Unlike the current political climate, this progress signifies a movement towards a future that is both more certain and better protected. Nevertheless, the notion of a prenuptial agreement can often be preconceived as a safety mechanism for the rich and cynical alone.
In the same way that Trump’s announcement of his presidential candidacy was met with derision, a prenuptial agreement can appear initially laughable to those in the midst of heady romance. However, as the recent presidential campaign plunged into an increasingly unpleasant battle of clashing ideas and bitter discourse, so too can a marriage be derailed by the unexpected challenges life brings to even the happiest of couples. The mere lack of contemplation of such events is, sadly, not enough to prevent their occurrence.
Movement towards legally binding and ‘qualifying’ nuptial agreements have been promoted by the 2014 Law Commission report on Matrimonial Property, Needs and Agreements. The report stipulated five requirements for nuptial agreements to acquire a legally binding standing. At the moment such gravity is not afforded to prenuptial agreements and, although such agreements will never wholly oust the court’s jurisdiction, they are undeniably increasing in significance.
Developments in the approach to marriage are also mirrored in the recently published figures of cohabiting couples in the UK increasing from 1.5 million families in 1996 to 3.3 million families in 2016. Whether married or not, it is evident that societal changes are gearing towards impermanent relationships. As a result, cohabitation agreements are also to be encouraged where couples may have assets in their joint names.

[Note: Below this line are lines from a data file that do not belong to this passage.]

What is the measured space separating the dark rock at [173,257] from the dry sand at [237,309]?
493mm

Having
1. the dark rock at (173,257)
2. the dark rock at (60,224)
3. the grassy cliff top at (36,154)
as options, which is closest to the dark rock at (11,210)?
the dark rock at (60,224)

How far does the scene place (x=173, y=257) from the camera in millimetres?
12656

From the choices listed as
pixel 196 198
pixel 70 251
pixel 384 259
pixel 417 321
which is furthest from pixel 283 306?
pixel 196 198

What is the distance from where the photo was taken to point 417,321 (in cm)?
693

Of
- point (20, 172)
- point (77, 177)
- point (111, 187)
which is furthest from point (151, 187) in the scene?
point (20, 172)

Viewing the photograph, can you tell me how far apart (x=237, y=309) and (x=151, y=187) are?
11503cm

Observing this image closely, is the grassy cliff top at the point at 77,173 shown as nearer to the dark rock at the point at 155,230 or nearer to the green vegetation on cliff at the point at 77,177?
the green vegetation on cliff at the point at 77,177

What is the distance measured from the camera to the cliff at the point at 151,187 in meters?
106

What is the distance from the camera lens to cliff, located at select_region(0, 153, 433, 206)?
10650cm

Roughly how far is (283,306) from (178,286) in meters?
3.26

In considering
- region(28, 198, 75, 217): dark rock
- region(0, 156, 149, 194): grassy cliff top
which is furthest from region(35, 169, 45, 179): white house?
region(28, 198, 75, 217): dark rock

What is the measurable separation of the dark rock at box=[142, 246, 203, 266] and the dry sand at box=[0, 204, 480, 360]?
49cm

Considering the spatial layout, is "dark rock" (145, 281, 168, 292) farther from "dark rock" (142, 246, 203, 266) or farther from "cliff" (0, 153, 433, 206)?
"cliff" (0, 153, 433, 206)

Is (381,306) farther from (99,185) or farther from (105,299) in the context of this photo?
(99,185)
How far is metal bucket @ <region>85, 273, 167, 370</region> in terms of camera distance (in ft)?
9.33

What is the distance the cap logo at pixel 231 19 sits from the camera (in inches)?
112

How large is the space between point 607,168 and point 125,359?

In a period of legal and political adjustment there is a significant lesson to be learned; one cannot protect oneself from the anticipated division surrounding Donald Trump’s new status as the world’s most powerful politician, but we can more readily defend ourselves from the consequences of a fractured family. Change is often unpleasant and uninvited. Pre-emptively preparing oneself can not only save time and money but will also provide the comfort of certainty in the unknown future.